Was it? Was that the intent - to strengthen the newly-free society?

Continuing with the paragraph from page 6 of Globalization and Transnational Organized Crime: The Russian Mafia in Latin America and the Caribbean:

Good intentions notwithstanding, such policies, in practice, did not prevent Western aid resources from being siphoned off by the region's proliferating organized crime groups and may even have facilitated criminal enterprises of various sorts by circumventing state controls altogether. Simultaneously, such aid practices unquestionably further reduced the authority and impact of already debilitated state institutions while limiting international donors' leverage in support of effective institutional reforms.15

Or, did people in western governments use that intent as cover to organize crime in Russia along lines that might be conducive to their own interests? Perhaps to get Russia down and kick her, so there would be no one to contest the power of a triumphant America? Or, perhaps making things conducive to the business of the organized crime faction that had those western officials on its payroll?

Skipping down:

The U.S. government's interagency working group on international crime observes that over the latter 1990s the traditional domination of the "thieves-in-law" or "godfathers" of Russian crime gradually began to yield to a new breed of more "...flamboyant, aggressive and politically savvy ..." Russian criminals "...well-versed in modern technology and business practices that allow them to operate efficiently across international borders."18 Perhaps the most powerful of this new breed of Russian crime syndicates in terms of wealth, influence and financial control is the Solntsevo group known as Solntsevskaya. Solntsevskaya dominates Moscow's criminal underworld – including the drug market – and is reputed to have extensive worldwide operations involving arms and narcotics trafficking and money laundering operations.19 These overseas contacts and alliances do not, however, signal the emergence of a vast, centrally directed Russian underworld empire. Rather most Russian international criminal networks appear to be made up of "alliances of convenience" that are temporary and impermanent, not long-term and strategic.20

Temporary, not long-term... has that changed? Anyway, does it matter? Mafioso-temp agencies; work a deal to get the specific results you want, without having unnecessary criminals on your organization's payroll...

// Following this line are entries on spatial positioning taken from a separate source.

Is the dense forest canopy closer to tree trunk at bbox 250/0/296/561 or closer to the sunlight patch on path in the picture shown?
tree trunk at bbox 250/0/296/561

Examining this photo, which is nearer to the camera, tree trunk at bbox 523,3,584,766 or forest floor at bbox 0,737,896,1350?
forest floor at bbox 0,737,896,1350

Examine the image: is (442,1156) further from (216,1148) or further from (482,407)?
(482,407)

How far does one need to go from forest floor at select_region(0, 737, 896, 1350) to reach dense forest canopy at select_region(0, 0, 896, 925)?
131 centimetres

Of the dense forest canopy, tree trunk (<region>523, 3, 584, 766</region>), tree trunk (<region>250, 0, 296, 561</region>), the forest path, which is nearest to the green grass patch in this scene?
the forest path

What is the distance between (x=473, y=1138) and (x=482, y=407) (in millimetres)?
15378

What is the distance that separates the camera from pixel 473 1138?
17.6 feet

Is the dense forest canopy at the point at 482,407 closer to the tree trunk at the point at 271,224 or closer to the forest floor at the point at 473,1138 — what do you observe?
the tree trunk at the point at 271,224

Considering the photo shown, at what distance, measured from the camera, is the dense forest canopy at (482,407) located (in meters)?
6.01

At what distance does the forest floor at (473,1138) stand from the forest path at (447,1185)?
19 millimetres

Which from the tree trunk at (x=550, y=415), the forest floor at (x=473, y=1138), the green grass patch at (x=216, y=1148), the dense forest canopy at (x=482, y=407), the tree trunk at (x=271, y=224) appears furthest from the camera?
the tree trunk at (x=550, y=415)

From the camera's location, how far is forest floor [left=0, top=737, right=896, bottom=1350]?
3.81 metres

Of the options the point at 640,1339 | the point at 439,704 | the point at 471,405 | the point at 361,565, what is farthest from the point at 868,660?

Continuing (I fixed a typo):

With the transition from the presidency of Boris Yeltsin to that of Vladimir Putin in 1999-2000, the political pendulum in Russia may have begun to swing back toward the construction of a stronger Russian state, one perhaps more authoritarian than democratic.21 Public opinion in Russia has exhibited overwhelming concern in recent years with the construction of a "strong state" capable of reining in rampant lawlessness and corruption. Putin himself has repeatedly referred to the need for imposing "the dictatorship of law". Skeptical observers, however, note that President Putin himself is the product of the very oligarchical system created under Yeltsin and that he has publicly rejected the popular idea of investigating the results of Russia's highly questionable privatizations of former state-owned enterprises during the 1990s for legal improprieties, cronyism and corruption. If, as Margaret Beare emphasizes, "...the meaning of the 'dictatorship of law' should turn out to be protection of the gains of the beneficiaries of the legal vacuum, then the main sources of Russian organized crime and corruption are likely to remain unaffected."22

So, Putin wanted to force lawfulness on Russia, but then, as President, and now as Prime Minister, he has consolidated his power and the power of the criminal factions he represents.

Now, there is change we can believe in!